EAST CENTRAL — Over the next six years, the provincial government will be adding new passing lanes and twinning portions of Highway 5 between Saskatoon and the intersection of Highway 2.
The project will be done in three segments, with work expected to start in the spring of 2020 and be completed by fall 2025.
Plans were revealed by the highways ministry at a public session at the Manhattan Ballroom near Saskatoon on Aug. 13.
Steve Shaheen, a spokesperson with the highway ministry, said the session at the Manhattan and another one in St. Denis on Aug. 14 aimed to reintroduce the project to the public.
“We’re showing local residents what this project will look like and getting some feedback tonight.”
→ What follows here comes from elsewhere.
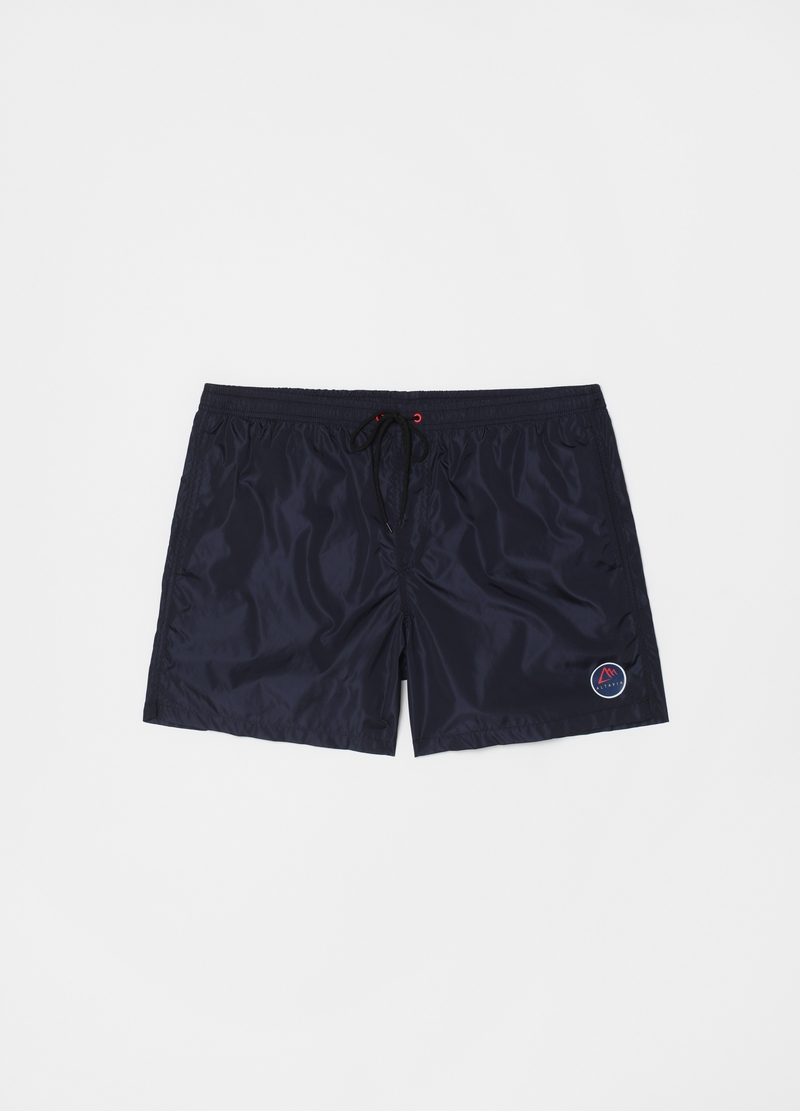 Swimming trunks in Econyl with drawstring image number null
Work will begin in spring of 2020 on a 10 kilometre segment of highway between Blucher Road and Old 27 Road. Plans include adding new turning lanes, leveling out hills and valleys, and widening shoulders. The goal is to complete work by fall 2020.
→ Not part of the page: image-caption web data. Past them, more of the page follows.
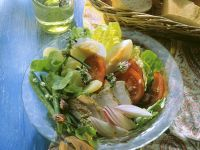 Salad with Vegetables and Chicken recipe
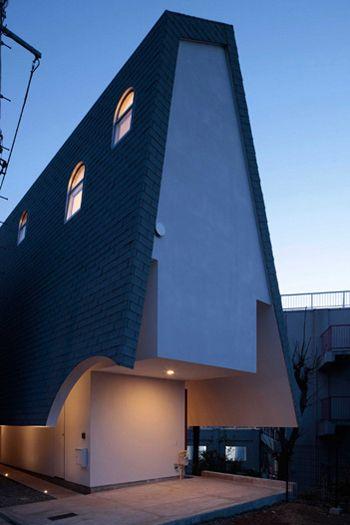 House Designs Ideas Inspiration Photos Trendir Architecture Attic Design Roof Architecture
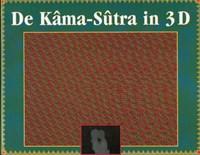 Kama Sutra in 3D | Dorra |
The second segment, a 30 kilometre stretch that goes from the Highway 2 intersection to Blucher Road, is expected to begin spring 2021. Improvements will include passing lanes, realigning the St. Denis access, adding turning lanes, reducing the number of access points to the highway, leveling out hills and valleys, and widening shoulders. That is expected to be done by the fall of 2022.
Locations for the passing lanes are yet to be determined.
The final segment, a 10 kilometre stretch from Old 27 Road to where the highway turns into four lanes, will be twinned, with construction expected to start in spring 2023. Other improvements include adding turning lanes and reducing the number of access points to the highway. The work is expected to be complete by fall 2025.
Shaheen said the ministry is twinning that segment due to traffic volumes.
“Originally, it was thought of as a passing lane corridor, but with the number of trucks and additional counts of cars, it was determined that the best case moving forward is to twin that now.”
The spokesperson said they were starting with turning lanes and passing lanes because the ministry has found those tend to move forward quicker. They also require less land.
“We’re leaving the twinning to last because it's a little bit more complex. A little bit more land will be required for that.”
Shaheen said negotiations have begun with landowners to acquire the land needed for the improvements.
Tendering for the first segment is expected to start in the winter of 2019. In the meantime, contractor Stantec is working on a series of environmental and heritage assessments.
Shaheen said the ministry would be keeping the public up to date on the public through emails collected at the session, a website and through future public meeting if it’s deemed necessary.